[Records drawn from a dataset]
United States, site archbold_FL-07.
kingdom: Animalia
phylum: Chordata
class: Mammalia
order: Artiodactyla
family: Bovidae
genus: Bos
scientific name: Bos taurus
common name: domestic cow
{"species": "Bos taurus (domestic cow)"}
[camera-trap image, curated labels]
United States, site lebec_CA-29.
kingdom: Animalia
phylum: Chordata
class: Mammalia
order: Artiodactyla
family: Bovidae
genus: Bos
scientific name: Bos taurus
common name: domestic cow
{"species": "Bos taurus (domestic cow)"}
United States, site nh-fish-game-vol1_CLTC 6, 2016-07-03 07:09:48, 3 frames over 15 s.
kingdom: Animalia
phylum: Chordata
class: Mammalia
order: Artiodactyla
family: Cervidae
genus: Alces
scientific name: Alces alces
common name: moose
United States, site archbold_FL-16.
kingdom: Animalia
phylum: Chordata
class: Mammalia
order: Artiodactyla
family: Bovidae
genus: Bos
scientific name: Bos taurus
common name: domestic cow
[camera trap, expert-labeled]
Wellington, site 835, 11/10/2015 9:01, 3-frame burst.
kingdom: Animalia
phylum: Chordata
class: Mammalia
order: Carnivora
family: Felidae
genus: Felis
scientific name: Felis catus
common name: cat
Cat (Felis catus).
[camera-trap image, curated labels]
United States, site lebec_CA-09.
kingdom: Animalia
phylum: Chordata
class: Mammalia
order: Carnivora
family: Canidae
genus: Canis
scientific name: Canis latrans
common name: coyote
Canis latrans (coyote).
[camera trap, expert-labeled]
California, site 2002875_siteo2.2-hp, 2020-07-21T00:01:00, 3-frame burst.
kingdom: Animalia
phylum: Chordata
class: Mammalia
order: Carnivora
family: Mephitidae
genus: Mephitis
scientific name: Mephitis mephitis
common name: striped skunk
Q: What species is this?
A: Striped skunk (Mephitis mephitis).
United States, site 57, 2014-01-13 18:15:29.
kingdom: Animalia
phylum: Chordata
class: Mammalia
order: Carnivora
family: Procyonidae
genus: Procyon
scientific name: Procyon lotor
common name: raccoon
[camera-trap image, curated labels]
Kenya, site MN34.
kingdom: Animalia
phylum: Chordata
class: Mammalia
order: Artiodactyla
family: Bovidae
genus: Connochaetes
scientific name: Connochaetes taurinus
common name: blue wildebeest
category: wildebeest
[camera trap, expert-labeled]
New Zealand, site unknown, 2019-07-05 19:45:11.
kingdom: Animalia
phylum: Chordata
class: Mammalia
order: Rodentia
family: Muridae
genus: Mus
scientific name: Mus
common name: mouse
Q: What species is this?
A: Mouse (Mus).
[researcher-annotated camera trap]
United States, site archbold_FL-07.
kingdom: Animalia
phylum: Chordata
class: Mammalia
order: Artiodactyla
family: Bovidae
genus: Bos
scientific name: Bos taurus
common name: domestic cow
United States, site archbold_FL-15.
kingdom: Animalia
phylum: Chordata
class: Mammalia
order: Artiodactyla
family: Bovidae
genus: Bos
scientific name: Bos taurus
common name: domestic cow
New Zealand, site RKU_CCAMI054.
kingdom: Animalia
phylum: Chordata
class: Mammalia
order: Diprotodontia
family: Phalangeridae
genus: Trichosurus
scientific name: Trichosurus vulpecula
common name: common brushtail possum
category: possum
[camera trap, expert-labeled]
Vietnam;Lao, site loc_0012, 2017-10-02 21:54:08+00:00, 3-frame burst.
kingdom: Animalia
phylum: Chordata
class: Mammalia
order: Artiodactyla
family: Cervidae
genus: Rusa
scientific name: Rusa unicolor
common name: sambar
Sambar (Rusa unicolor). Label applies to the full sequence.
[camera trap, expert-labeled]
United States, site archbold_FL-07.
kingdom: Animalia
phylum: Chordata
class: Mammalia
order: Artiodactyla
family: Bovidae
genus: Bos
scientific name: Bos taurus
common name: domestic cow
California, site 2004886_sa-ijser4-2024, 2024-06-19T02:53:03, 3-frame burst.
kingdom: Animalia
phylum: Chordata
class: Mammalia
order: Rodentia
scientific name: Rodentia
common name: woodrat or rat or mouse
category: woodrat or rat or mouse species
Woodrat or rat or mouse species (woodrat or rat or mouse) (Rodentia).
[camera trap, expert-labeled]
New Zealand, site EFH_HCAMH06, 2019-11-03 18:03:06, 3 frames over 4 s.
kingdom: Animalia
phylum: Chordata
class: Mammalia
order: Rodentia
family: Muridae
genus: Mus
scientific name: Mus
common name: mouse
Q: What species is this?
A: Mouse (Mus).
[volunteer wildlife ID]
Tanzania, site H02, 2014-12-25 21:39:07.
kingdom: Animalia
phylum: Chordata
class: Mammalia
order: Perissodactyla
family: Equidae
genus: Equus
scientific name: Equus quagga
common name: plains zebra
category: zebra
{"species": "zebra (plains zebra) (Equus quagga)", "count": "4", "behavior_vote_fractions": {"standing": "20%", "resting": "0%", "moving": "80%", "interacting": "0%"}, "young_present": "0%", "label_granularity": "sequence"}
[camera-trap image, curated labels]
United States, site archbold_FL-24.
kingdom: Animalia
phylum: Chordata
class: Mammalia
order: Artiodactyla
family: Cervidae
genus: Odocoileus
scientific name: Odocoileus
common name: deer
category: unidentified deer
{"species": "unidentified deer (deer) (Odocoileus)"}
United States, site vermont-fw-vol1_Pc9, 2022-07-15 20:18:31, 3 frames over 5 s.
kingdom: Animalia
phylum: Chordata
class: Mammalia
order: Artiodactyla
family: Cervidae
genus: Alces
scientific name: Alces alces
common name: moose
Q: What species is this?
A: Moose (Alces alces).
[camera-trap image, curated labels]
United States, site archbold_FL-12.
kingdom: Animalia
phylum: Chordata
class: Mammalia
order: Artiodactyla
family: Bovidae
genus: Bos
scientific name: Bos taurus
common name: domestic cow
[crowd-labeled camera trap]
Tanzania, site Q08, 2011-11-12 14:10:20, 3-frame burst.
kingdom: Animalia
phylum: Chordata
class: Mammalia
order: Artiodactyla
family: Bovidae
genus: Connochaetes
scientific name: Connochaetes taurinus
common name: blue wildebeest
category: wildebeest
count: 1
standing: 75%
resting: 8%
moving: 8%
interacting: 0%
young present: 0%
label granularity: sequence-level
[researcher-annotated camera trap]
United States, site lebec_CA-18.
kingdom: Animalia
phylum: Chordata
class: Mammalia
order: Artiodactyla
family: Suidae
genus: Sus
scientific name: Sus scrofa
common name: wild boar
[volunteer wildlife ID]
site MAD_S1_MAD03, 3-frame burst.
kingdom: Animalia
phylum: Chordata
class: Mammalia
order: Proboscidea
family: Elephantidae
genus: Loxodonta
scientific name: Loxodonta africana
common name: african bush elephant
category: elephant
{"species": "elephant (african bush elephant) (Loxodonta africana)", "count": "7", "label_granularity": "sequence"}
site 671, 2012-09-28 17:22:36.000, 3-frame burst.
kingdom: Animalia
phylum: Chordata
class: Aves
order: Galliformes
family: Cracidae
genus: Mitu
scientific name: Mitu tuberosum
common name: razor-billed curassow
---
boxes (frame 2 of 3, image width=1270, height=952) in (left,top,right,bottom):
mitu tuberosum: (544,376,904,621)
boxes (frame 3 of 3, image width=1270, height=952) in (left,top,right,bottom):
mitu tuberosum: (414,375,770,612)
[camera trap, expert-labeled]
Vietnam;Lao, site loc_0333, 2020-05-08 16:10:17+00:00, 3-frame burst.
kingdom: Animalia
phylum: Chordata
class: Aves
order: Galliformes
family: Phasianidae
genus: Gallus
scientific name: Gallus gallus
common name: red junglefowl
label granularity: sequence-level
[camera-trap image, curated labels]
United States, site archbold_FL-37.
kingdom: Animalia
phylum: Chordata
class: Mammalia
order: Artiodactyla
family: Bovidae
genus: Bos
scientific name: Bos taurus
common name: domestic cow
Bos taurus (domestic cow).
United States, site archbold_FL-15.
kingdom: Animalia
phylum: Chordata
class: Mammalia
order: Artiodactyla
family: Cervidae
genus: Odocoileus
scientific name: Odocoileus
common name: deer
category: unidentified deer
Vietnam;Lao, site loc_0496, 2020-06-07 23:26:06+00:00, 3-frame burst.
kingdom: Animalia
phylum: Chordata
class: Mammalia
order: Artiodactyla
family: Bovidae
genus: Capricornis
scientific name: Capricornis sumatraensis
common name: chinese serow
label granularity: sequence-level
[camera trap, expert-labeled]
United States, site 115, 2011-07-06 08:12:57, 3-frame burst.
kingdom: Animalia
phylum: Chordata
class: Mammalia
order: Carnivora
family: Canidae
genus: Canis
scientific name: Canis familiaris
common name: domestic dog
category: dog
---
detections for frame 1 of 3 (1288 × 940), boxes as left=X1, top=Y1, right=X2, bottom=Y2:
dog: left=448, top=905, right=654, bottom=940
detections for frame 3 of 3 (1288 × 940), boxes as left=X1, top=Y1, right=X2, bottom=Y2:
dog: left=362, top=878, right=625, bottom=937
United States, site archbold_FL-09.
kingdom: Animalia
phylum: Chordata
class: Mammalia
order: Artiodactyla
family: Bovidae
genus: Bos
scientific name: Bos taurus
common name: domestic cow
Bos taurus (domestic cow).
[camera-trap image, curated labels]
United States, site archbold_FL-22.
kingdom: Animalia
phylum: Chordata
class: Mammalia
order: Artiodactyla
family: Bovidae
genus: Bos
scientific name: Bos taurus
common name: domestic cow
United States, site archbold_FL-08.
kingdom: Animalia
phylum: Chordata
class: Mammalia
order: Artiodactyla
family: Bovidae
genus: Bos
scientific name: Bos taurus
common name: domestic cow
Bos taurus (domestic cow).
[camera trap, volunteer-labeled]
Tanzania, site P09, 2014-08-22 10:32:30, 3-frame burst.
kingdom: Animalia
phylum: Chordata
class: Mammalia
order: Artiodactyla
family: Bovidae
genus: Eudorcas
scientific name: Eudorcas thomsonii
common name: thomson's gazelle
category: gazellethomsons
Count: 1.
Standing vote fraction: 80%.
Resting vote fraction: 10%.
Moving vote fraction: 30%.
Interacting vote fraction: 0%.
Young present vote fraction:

• [Task goal]:
The response should be an exact copy of the lines from the one with "[camera trap, volunteer-labeled]" through the end of the data, with no other text.

• [Finished exercise]:
[camera trap, volunteer-labeled]
Tanzania, site P09, 2014-08-22 10:32:30, 3-frame burst.
kingdom: Animalia
phylum: Chordata
class: Mammalia
order: Artiodactyla
family: Bovidae
genus: Eudorcas
scientific name: Eudorcas thomsonii
common name: thomson's gazelle
category: gazellethomsons
Count: 1.
Standing vote fraction: 80%.
Resting vote fraction: 10%.
Moving vote fraction: 30%.
Interacting vote fraction: 0%.
Young present vote fraction:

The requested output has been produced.